→ Selection:
________________
Nom de Plume

I seem to have an issue with revealing true names here.  Except for my Aunts Tricia and Gloria and myself, I don’t think I referenced anyone’s real name.  And Tricia doesn’t count because only her immediate family calls her that.

My partner, Bashert on the other hand has no qualms at all about not protecting the innocent on her blog. (Bashert’s not her real name – she actually has a beautiful name to be debuted at a later date – but the meaning of bashert fits our lives completely.)

Maybe for me its still the private part of me not wanting to quite put it all out there yet.

Or it could be that I still succumb to our family trait of inventing alternate names for people. I’m not talking diminutives or family words for things.

If Bashert and I can’t remember someone’s name or haven’t been introduced to someone yet, we come up with a mnemonic to use for ourselves as reference points.

Some are just practical observation, others are based on observation and behaviors or circumstance.

We used have a woman who lived in our townhouse complex who drove this beat up, powder-blue, Volvo station wagon.  We could hear the thing coming a mile away, so she became “Volvo Lady”.

We used to have another set of neighbors, who were from China.  The husband spoke English to a point, except when he got excited.  He and his wife had a second baby and when we asked what they had he replied, “It’s a Larry.”  So, from then on out the poor baby was called “The Larry”.

We’ve had a couple of site managers involved with our complex who haven’t been exactly stellar in carrying out their managerial duties. One guy who wouldn’t answer his phone unless it was to tell you not to call, was dubbed “The Nazi”.  His blonde Arian appearance may have had something to do with that one as well.

The second manager expected a tip every time he did any kind of service.  He was knighted as “Master Bates”.

There was a woman in a class I was taking, that had to be one of the whitest people I had ever seen and I’m not talking in the cultural sense, no she was just this side of albino.  So, obviously she became “White Lady”.  I didn’t say we were too inventive.
________________
(Spatial reasoning items)
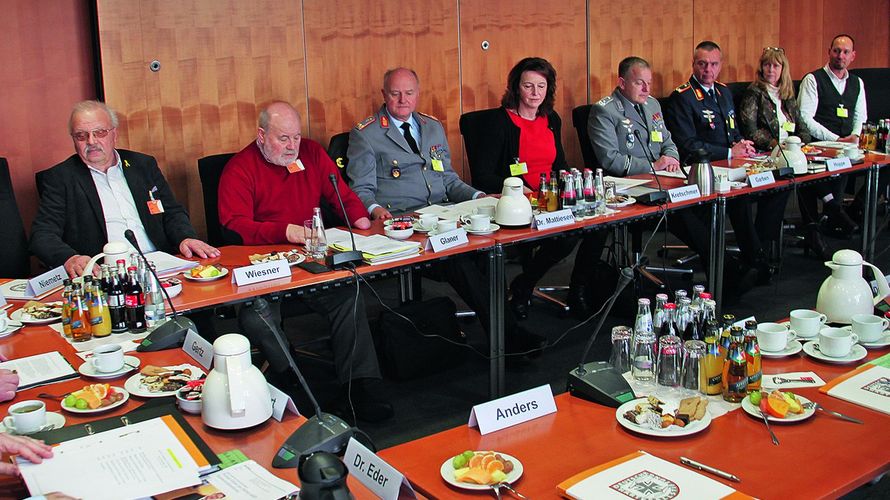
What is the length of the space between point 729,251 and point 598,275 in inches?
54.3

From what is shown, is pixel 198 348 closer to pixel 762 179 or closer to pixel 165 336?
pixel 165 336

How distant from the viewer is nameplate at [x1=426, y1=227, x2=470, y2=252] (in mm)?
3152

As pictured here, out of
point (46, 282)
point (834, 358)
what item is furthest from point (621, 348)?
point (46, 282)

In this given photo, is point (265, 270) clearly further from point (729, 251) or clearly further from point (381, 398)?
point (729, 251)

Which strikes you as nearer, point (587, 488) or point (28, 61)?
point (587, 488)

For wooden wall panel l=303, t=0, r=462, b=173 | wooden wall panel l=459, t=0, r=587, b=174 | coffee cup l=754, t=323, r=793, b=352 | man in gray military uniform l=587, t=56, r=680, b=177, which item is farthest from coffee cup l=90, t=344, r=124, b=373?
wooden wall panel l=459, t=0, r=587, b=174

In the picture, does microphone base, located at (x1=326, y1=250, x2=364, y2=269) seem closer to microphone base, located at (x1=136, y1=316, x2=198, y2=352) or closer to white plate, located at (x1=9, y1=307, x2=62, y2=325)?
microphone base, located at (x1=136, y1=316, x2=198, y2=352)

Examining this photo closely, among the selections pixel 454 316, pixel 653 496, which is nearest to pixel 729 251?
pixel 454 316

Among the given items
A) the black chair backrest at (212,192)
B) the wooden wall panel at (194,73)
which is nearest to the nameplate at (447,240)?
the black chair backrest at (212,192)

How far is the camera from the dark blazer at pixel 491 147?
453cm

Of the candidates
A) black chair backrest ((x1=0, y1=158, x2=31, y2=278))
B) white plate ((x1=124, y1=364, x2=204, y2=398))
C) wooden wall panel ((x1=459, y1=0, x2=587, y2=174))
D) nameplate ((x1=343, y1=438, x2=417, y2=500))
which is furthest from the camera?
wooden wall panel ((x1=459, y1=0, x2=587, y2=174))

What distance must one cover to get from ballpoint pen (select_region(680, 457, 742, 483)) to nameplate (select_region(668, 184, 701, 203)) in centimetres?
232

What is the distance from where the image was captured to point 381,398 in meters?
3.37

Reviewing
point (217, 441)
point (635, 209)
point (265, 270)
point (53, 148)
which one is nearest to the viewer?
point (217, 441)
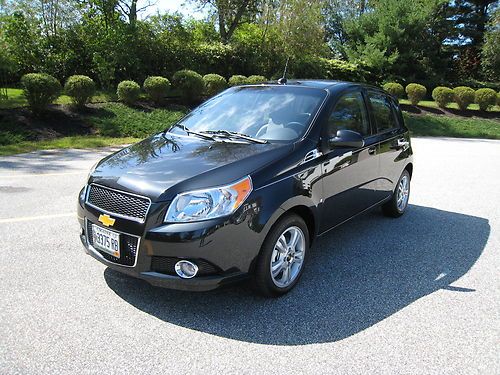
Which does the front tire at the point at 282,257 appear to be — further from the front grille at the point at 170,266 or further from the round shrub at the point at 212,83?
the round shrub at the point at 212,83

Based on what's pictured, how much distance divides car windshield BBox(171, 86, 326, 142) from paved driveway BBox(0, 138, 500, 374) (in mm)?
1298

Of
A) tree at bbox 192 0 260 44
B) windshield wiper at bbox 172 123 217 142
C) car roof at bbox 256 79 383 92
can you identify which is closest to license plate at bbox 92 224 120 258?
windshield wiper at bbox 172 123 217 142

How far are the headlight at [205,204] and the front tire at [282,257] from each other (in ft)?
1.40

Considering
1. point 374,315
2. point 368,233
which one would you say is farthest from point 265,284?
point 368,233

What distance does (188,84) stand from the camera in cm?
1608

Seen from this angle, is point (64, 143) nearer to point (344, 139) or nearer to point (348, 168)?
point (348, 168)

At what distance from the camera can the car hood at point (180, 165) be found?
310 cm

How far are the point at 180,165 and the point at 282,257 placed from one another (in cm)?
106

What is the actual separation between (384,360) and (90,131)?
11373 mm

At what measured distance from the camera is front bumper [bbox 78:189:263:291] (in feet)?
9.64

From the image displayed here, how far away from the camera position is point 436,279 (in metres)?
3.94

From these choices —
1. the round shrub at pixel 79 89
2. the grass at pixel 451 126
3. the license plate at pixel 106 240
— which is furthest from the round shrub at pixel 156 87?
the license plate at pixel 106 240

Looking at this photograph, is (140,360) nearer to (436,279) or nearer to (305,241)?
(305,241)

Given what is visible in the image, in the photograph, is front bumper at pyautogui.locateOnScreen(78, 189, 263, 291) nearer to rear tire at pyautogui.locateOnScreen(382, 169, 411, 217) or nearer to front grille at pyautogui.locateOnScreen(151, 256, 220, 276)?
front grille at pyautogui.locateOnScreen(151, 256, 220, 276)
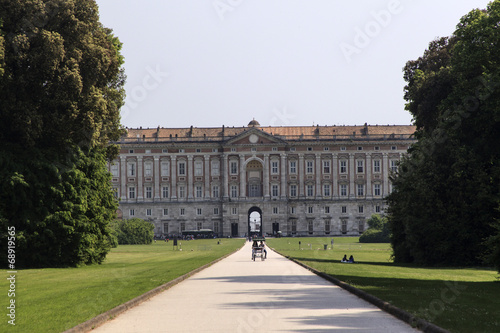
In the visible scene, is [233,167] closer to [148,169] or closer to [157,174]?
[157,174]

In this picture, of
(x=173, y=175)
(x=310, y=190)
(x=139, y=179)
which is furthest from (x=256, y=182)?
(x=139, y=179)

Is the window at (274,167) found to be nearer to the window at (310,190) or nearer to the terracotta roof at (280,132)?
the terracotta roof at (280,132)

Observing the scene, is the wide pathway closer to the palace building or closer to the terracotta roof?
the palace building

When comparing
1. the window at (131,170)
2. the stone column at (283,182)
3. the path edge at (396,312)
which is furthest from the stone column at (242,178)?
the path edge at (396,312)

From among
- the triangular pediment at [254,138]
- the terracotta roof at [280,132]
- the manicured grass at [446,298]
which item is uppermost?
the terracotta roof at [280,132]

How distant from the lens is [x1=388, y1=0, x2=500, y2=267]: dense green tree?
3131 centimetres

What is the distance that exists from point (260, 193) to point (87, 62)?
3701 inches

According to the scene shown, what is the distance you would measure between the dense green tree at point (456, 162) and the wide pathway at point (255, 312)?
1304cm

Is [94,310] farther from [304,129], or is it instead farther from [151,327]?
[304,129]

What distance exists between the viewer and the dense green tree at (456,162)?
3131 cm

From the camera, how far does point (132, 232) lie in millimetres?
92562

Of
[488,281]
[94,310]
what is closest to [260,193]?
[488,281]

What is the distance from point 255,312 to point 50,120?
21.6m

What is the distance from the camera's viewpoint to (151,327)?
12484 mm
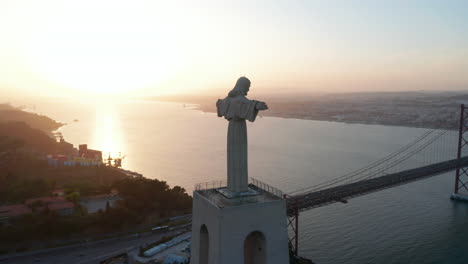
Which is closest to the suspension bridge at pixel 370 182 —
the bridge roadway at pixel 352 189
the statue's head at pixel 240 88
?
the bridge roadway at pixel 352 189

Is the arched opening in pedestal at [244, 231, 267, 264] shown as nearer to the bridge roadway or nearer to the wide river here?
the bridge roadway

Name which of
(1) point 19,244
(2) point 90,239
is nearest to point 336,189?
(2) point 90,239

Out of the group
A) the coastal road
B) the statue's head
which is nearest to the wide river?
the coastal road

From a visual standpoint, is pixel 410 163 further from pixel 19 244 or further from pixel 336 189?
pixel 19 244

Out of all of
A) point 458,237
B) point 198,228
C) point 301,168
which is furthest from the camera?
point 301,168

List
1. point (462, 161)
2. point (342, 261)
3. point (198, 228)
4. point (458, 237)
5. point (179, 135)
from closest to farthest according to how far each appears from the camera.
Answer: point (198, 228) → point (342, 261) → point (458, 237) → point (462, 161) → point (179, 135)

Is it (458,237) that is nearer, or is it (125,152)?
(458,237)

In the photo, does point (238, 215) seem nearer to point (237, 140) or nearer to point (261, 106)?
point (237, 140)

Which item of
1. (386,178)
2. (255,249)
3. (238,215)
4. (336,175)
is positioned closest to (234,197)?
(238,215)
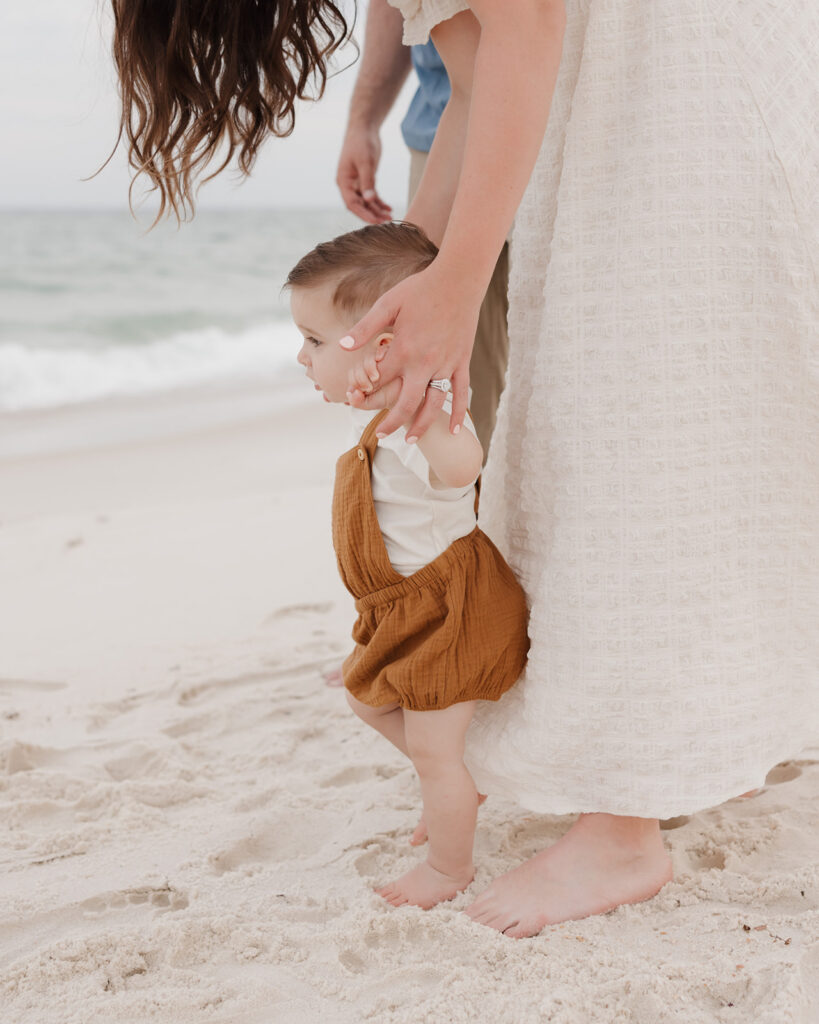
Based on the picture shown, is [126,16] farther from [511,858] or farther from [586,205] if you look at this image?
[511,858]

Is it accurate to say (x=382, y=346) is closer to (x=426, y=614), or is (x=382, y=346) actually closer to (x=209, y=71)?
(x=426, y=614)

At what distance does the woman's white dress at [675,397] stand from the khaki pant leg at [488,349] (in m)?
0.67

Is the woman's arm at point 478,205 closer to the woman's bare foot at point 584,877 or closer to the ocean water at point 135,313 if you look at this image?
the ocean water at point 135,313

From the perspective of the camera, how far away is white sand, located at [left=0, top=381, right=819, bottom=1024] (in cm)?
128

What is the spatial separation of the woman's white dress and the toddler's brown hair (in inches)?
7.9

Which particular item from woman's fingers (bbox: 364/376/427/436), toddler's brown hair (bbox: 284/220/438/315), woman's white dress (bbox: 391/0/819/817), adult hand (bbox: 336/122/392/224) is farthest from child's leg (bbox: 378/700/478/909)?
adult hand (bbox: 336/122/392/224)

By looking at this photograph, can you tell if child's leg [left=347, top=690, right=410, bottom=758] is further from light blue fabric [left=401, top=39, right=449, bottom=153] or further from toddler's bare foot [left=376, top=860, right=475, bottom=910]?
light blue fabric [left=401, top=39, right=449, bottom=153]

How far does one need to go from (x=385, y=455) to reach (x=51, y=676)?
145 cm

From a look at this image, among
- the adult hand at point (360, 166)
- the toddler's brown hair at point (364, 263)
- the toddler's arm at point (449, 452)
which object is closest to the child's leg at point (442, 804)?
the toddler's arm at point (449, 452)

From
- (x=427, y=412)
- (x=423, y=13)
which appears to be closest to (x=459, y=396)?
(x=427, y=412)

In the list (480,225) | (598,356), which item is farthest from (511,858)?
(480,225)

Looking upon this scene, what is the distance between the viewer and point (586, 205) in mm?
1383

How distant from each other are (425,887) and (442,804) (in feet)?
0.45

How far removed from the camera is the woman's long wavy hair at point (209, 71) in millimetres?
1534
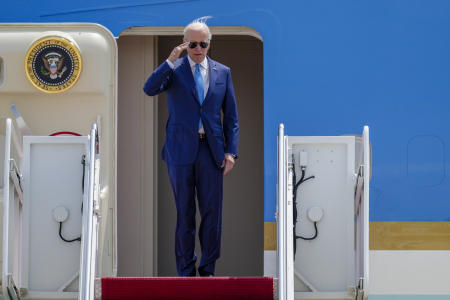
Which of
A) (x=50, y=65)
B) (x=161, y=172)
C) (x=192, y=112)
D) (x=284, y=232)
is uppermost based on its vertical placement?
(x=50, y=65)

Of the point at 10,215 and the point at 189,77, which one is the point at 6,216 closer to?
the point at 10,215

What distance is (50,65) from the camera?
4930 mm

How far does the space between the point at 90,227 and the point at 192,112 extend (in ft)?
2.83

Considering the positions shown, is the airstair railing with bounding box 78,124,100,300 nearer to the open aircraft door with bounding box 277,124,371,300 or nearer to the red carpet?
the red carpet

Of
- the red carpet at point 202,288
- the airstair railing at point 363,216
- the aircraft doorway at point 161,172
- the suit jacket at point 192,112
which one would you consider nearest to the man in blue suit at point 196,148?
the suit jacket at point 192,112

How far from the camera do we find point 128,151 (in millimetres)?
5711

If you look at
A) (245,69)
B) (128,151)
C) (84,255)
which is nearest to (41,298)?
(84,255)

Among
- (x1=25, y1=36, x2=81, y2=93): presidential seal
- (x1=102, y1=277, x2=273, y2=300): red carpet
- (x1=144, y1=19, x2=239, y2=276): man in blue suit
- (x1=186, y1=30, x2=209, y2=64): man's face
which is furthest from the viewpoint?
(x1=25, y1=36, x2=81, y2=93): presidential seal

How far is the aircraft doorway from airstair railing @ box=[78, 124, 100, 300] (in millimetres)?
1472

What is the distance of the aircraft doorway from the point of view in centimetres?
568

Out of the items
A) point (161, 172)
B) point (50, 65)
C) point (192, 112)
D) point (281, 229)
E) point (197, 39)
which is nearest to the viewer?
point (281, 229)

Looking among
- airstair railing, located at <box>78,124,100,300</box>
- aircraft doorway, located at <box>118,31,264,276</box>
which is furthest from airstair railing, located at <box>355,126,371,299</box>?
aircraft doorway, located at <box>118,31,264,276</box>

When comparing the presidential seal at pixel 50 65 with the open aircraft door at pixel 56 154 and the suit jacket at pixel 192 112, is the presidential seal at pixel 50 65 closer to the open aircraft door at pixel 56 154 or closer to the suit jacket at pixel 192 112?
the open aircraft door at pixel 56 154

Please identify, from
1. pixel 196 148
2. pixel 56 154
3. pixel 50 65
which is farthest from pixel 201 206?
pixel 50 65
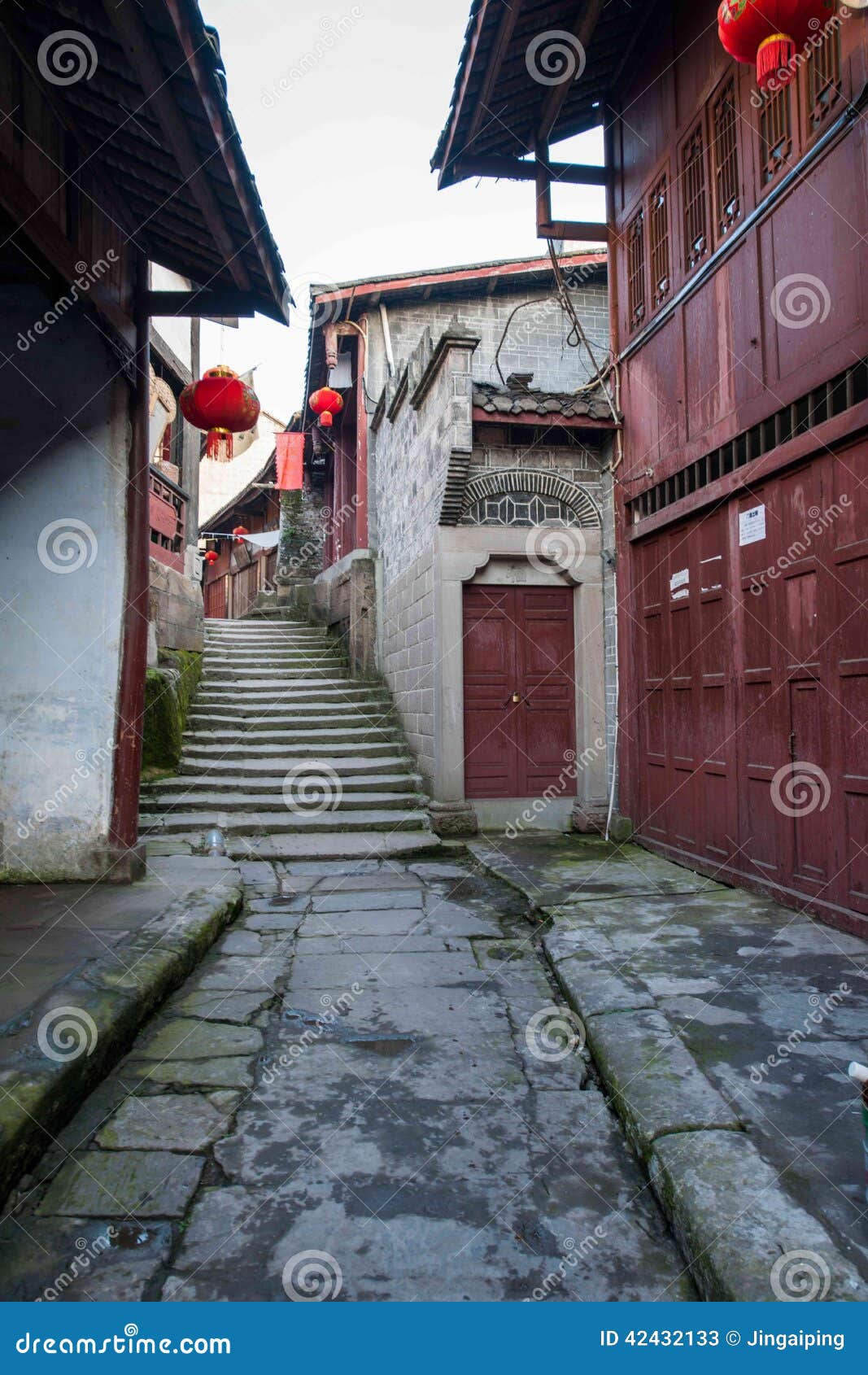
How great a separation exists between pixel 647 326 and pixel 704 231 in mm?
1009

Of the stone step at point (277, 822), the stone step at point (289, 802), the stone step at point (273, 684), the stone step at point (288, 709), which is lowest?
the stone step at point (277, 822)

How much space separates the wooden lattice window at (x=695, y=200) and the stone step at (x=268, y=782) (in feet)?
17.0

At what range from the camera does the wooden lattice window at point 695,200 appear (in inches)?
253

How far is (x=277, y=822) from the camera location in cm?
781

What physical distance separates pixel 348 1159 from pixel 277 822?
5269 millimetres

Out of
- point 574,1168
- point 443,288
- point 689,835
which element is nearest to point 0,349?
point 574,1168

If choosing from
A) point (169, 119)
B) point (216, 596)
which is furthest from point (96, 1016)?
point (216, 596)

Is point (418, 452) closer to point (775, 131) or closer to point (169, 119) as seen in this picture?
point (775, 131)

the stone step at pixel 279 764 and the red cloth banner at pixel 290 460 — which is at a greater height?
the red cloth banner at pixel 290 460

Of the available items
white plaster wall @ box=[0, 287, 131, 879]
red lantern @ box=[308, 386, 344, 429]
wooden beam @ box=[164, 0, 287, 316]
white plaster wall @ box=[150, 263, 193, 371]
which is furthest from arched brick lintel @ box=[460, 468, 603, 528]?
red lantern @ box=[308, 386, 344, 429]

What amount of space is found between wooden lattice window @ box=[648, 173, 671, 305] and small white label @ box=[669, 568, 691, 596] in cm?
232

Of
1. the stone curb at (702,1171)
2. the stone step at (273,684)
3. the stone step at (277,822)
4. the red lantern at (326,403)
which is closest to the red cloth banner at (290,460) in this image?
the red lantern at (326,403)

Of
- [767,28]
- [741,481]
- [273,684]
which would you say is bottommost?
________________
→ Work to do:
Continue the blog post about inventing nicknames for people, starting right after its final sentence. These items have no connection to the blog post on nicknames.

→ Task answer:
The nurse who had such an issue with my partner and I when our son was born became “Nurse Ratchet”.

The technician who tortured Bashert with the mammography machine was the “Mammogram Nazi”.  (Nazi becomes a good universal.)

My Dad’s mother who was quite large, became “Great Big Grandma” or “Great Big” after my nephew as a small boy got confused with the relationship great-grandmother.   At the same time my mother, his grandmother hence forth became “Little Grandma”.  He still calls her Little.

One of my daughter’s less savory boyfriends – “The Troll”.

Then there was the embarrassing incident with Bashert and I that involved “The Guy on the Ladder”. Again, not inventive, but practical.

The name calling is not always confined to people.

When we were in college, Bashert had the entire Art Department calling the sculpture lab “downstairs”.  The sculpture labs were down the hill across campus from the the 2D labs – made sense.  I think its still called that to this day.

When I was going through my horrid, nasty nine year divorce, my mother kept a file at her house with all pertinent information labeled as “Roosevelt”.  My ex (referred to in writing as AH – you figure that one out) left on D-Day.

One of my favorites was invented by Mom. She refers to that American treasure, Wal-Mart as the SOD.  Shop of the Damned.  Go ahead, deny that one.

So, until the day when I choose or have permission to let the world know what their true identities are we shall remain known as Bashert (my beautiful, meant to be partner), Yoda (our son) and Neneé (our daughter) and our cast of yet unnamed others.

And be on the watch – you never know when you may be called a name.


  1. I am eager to learn who I am!

    I do something similar, but not always so practical. I work with a woman I dubbed “One Skirt.” She has two, wears only one, five days a week. I did see skirt 2 only once and for the life of me, I cannot convince her to wear slacks. Trust me, if you saw her, you’d be working with me to get her to wear slacks, a long, long dress, a muu-muu or something beside her one, short, straight, tight, split-half-way-up-the-wrong-way black skirt, too!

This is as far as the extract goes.